**EXERCISE AIM:** In the text on activity recognition, write out the passage starting with "CVBAR 2013 Keynote" and going on through "recognizing reading activities).", replacing "commodity devices" with "consumer devices".

**TEXT EXTRACT:**
=-=-=-=-=

Real-Life Activity Recognition - Focus on Recognizing Reading Activities

CVBAR 2013 Keynote http://imlab.jp/cbdar2013/index.shtml#keynote

Most applications in intelligent environments so far strongly rely on specific sensor combinations at predefined positions, orientations etc. While this might be acceptable for some application domains (e.g. industry), it hinders the wide adoption of pervasive computing. How can we extract high level information about human actions and complex real world situations from heterogeneous ensembles of simple, often unreliable sensors embedded in commodity devices?

This talk mostly focuses on how to use body-worn devices for activity recognition in general, and how to combine them with infrastructure sensing and computer vision approaches for a specific high level human activity, namely better understanding knowledge acquisition (e.g. recognizing reading activities).

=-=-=-=-=

[Data items]
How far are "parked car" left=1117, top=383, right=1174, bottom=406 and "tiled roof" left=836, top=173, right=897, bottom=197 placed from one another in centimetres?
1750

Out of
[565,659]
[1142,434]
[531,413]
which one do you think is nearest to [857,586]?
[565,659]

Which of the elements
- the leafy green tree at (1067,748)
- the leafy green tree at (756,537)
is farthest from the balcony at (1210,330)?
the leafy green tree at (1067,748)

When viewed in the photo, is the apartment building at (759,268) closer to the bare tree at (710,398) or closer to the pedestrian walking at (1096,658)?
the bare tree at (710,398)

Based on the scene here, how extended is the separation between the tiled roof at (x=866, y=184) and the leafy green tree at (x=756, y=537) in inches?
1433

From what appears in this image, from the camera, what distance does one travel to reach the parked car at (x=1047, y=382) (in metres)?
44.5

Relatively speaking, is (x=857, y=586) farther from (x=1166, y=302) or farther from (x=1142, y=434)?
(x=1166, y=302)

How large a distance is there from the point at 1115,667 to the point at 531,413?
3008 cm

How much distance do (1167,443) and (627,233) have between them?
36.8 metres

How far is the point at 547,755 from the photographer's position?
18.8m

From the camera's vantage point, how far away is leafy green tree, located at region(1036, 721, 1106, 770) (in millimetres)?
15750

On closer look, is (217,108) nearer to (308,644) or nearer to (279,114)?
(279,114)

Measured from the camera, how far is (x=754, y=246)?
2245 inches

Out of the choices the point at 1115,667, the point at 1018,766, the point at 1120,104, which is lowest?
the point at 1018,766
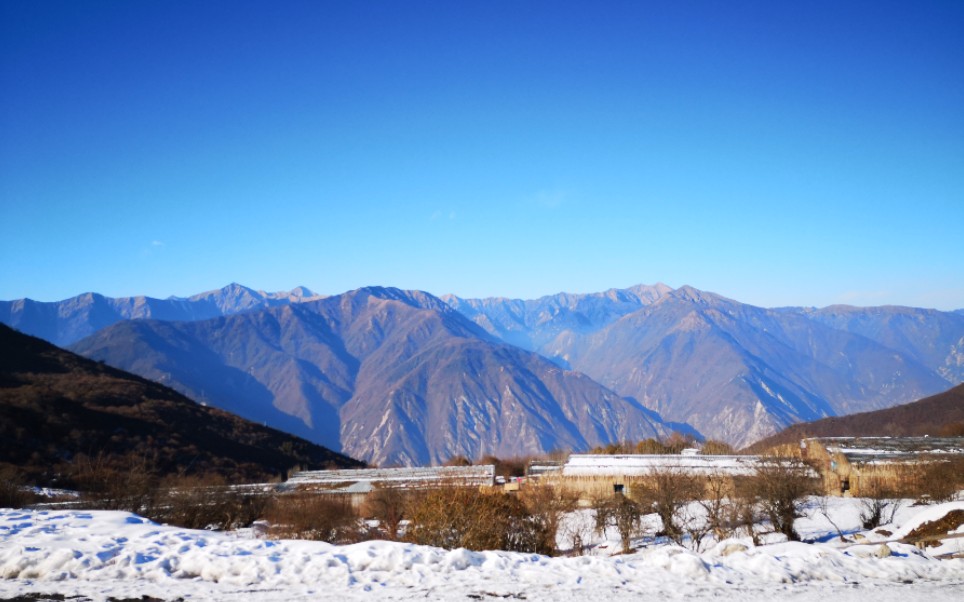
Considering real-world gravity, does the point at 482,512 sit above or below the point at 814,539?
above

=-=-=-=-=

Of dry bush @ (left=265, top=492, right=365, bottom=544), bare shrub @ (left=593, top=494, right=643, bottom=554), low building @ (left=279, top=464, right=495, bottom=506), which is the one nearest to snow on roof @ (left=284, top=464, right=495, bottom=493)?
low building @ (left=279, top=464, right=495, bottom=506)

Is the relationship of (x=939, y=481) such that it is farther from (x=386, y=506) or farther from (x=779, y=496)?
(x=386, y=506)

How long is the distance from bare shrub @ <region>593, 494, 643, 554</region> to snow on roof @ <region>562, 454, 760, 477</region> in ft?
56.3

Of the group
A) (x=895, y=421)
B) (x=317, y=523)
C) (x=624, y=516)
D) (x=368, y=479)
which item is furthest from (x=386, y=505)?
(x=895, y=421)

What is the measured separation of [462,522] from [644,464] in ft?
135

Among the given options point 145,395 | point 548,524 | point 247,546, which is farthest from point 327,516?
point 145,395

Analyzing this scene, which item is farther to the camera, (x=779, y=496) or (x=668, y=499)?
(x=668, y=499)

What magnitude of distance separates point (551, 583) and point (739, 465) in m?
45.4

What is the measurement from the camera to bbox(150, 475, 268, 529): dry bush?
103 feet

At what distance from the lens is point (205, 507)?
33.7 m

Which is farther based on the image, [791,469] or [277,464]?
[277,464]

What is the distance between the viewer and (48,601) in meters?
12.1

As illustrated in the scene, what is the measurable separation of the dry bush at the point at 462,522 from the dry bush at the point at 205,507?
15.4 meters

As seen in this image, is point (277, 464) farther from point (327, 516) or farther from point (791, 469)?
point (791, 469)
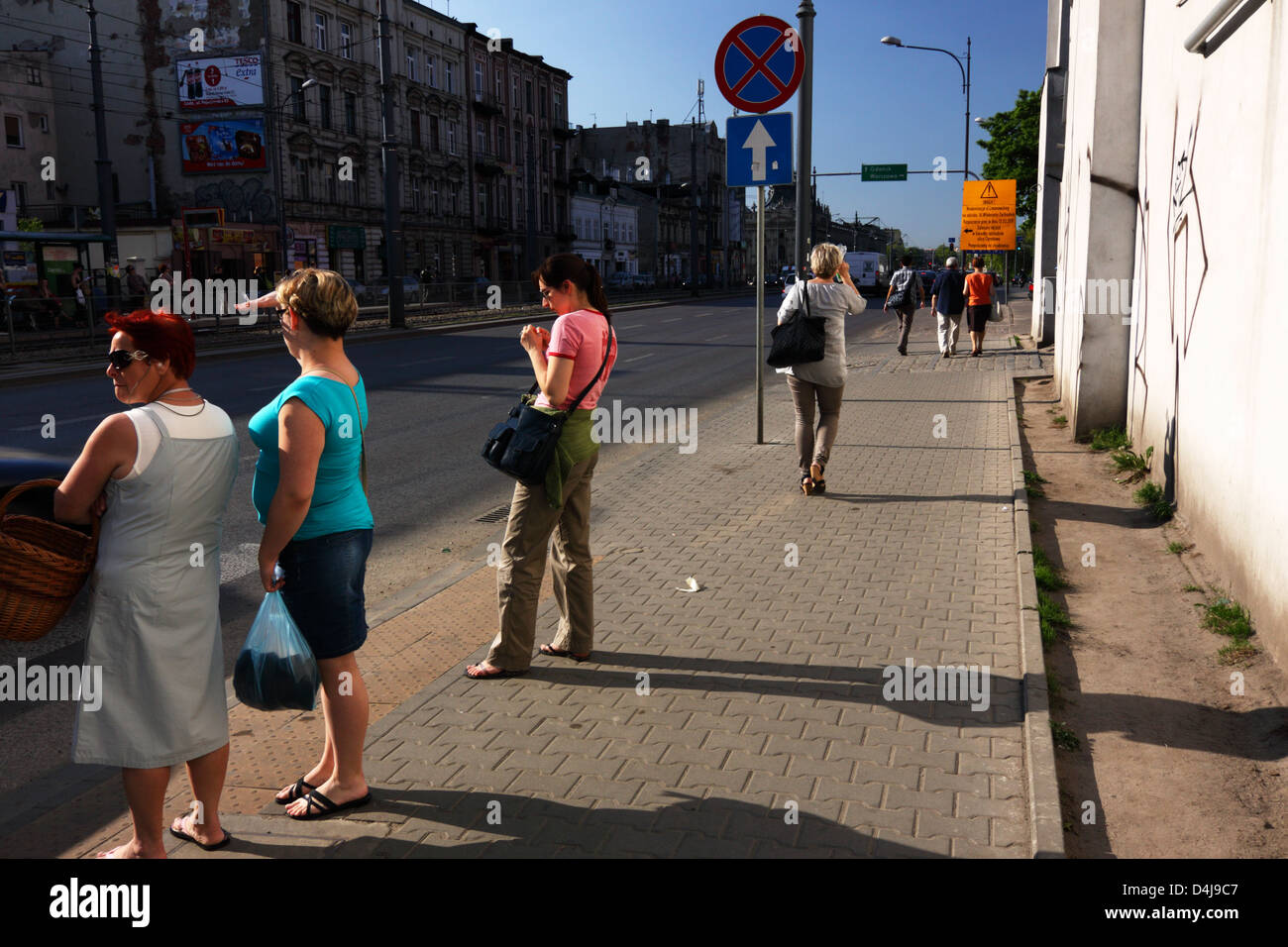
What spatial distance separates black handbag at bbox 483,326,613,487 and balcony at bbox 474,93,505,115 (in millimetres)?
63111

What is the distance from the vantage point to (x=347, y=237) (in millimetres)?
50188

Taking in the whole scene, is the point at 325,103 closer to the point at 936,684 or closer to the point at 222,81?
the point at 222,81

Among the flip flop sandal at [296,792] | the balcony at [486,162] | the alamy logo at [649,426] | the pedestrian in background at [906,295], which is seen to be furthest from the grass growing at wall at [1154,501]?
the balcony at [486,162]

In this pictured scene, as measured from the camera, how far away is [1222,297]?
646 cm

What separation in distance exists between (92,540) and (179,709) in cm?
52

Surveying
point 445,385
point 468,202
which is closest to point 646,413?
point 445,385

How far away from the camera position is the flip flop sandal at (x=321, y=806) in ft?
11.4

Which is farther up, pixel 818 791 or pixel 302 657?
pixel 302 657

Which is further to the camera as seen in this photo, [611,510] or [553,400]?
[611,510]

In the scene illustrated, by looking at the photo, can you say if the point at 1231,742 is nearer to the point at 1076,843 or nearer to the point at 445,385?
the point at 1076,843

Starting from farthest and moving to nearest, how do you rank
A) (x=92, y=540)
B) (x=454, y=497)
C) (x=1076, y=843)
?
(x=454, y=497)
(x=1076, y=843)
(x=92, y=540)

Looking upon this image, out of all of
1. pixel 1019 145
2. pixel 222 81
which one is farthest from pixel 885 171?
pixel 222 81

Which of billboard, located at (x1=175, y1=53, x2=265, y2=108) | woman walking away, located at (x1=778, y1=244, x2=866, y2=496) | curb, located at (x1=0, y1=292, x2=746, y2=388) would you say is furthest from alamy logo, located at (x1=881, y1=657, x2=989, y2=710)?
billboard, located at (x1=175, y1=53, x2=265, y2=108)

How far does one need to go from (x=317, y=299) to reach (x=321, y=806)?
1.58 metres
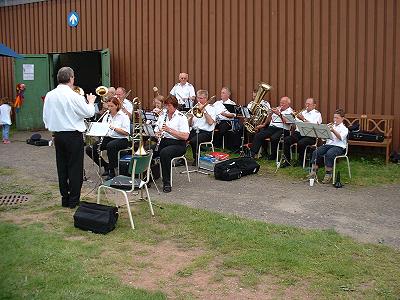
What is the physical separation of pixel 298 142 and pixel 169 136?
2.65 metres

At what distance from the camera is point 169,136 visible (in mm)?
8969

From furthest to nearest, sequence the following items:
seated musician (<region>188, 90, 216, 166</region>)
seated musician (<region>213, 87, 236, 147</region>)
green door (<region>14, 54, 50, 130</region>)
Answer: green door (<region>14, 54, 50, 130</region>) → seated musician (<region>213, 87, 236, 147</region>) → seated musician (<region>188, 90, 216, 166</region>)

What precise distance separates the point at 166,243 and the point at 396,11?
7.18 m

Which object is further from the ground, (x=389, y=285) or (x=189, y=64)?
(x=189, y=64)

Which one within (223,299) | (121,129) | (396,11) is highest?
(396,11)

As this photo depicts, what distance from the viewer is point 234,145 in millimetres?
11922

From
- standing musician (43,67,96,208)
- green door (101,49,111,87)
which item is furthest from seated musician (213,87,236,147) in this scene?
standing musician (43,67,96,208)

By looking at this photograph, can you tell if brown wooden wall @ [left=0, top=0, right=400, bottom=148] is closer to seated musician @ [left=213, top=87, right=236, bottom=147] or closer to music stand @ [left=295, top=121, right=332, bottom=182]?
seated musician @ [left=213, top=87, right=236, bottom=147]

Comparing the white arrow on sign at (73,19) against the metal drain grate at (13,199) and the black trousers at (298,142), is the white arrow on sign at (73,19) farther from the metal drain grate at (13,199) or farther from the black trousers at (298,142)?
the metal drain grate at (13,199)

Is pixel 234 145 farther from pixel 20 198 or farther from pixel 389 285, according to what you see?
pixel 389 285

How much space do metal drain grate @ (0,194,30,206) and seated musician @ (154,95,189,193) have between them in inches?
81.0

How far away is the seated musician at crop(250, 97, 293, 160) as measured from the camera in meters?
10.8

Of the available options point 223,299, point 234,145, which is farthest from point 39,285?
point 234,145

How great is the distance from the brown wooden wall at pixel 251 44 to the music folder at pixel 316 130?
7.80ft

=-=-=-=-=

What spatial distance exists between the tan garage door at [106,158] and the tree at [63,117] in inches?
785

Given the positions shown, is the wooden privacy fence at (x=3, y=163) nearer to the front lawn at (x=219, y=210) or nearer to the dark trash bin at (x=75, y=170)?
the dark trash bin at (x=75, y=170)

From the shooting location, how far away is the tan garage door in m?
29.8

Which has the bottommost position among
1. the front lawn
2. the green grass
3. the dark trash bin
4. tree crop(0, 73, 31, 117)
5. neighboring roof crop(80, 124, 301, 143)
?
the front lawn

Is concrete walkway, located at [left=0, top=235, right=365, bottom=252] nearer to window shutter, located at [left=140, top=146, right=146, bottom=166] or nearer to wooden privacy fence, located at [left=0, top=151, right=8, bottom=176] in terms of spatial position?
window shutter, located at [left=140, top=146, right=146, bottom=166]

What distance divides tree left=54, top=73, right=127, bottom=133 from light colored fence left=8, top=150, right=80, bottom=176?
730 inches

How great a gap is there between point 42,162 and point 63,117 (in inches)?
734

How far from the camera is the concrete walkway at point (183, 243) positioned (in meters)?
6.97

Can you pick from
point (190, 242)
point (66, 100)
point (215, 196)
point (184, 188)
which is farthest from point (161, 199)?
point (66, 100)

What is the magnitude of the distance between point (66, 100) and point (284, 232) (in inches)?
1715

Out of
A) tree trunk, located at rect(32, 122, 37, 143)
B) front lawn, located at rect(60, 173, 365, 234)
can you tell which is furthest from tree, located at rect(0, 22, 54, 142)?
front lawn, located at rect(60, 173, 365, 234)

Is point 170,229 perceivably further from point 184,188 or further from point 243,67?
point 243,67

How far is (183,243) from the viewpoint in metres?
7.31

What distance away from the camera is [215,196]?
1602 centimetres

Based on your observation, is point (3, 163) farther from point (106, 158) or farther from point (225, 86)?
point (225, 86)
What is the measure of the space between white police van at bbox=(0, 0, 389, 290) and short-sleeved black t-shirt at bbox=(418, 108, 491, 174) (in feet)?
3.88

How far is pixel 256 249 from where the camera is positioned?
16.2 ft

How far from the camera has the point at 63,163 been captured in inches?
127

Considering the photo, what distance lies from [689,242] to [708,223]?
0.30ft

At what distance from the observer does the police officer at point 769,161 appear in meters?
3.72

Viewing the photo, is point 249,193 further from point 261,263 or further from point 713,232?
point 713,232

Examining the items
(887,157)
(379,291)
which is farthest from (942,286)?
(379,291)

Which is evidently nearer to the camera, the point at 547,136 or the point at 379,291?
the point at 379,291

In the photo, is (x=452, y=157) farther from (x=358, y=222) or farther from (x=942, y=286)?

=-=-=-=-=

**TASK RESPONSE:**
CVBAR 2013 Keynote http://imlab.jp/cbdar2013/index.shtml#keynote

Most applications in intelligent environments so far strongly rely on specific sensor combinations at predefined positions, orientations etc. While this might be acceptable for some application domains (e.g. industry), it hinders the wide adoption of pervasive computing. How can we extract high level information about human actions and complex real world situations from heterogeneous ensembles of simple, often unreliable sensors embedded in consumer devices?

This talk mostly focuses on how to use body-worn devices for activity recognition in general, and how to combine them with infrastructure sensing and computer vision approaches for a specific high level human activity, namely better understanding knowledge acquisition (e.g. recognizing reading activities).